Approaches to the generation of process models, optimization techniques, and application of a design space are explored.
Developing product knowledge and process understanding is at the heart of modern drug development. Establishing a clear line of sight between critical quality attributes (CQAs), process parameters, and material attributes is a primary goal of drug development. Even though there are ICH guidance documents such as Q8 and Q11 that define what a design space is, there is still a poor understanding of the meaning and application of a design space.
ICH Q8, Pharmaceutical Development (1) defines a design space as: “The multidimensional combination and interaction of input variables (e.g., material attributes) and process parameters that have been demonstrated to provide assurance of quality. Working within the design space is not considered as a change. Movement out of the design space is considered to be a change and would normally initiate a regulatory post approval change process. Design space is proposed by the applicant and is subject to regulatory assessment and approval.“
This paper explores technically rigorous approaches to the generation of process models, optimization techniques for selection of set points, and application of a design space to defined CQAs and safe operational ranges.

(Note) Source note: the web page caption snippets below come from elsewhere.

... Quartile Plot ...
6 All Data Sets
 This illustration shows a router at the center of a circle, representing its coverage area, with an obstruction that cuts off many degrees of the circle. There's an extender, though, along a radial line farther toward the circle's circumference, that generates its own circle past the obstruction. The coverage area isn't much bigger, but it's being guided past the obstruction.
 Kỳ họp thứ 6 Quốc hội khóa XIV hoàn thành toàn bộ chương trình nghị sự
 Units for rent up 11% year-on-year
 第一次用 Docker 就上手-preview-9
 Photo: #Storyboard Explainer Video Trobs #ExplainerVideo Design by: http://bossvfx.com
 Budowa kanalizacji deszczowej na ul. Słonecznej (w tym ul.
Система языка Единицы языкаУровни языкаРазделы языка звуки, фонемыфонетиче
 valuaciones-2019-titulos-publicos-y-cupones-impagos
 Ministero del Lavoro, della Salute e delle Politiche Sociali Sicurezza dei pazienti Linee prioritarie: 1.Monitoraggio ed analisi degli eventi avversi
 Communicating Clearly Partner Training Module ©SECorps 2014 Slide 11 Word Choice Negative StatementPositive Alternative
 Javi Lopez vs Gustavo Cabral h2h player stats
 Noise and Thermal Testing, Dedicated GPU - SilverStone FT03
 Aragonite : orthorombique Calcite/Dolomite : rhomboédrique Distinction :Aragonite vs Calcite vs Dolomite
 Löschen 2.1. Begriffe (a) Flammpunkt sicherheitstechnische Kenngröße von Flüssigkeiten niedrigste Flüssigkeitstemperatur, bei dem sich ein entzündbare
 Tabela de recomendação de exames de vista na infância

Design of experiments (DOE) and other multivariate analysis techniques assist the developer in mapping out the design space and building process models. Once the DOE is complete, the developer can use the DOE to build a process model, define the design space, and run simulations for various optimums and to determine effective factor ranges where the out-of-specification (OOS) rates will be acceptable.
In reference to modern drug development ICH Q11, Development and Manufacture of Drug Substances states (2):
“Risk assessment can be used during development to identify those parts of the manufacturing process likely to have an impact on potential CQAs. Further risk assessments can be used to focus development work on areas for which better understanding of the link between process and quality is needed. Using an enhanced approach, the determination of appropriate material specifications and process parameter ranges could follow a sequence such as the one shown below:
The following are generally accepted key steps for building a process model and using the model for development of product knowledge, process understanding, and regulatory submission:
1. State all CQAs of interest and their limits (upper specification limit [USL] and lower specification limit [LSL]).
2. Define the scale (small and/or at scale).
3. Define all processes and materials that will be used.
4. Complete a risk assessment (high level for all unit operations and low level for individual unit operations and materials).
5. Develop all single-factor and multiple-factor study designs and DOEs, include interactions and quadratics where indicated by the risk assessment.
6. Build the process model from the analysis of experimental data and determine all critical process parameters and critical material attributes.
7. Optimize the process and define the recipe and set points at their best value (robust optimization).
8. Evaluate the set points using the design space to evaluate margin.
9. Evaluate the design space using simulation and evaluate parts per million (PPM) OOS.
10. Set normal operating ranges and proven acceptable ranges with margin.
11. Verify the small-scale and at-scale results. Rescale the small-scale model to match the at scale process.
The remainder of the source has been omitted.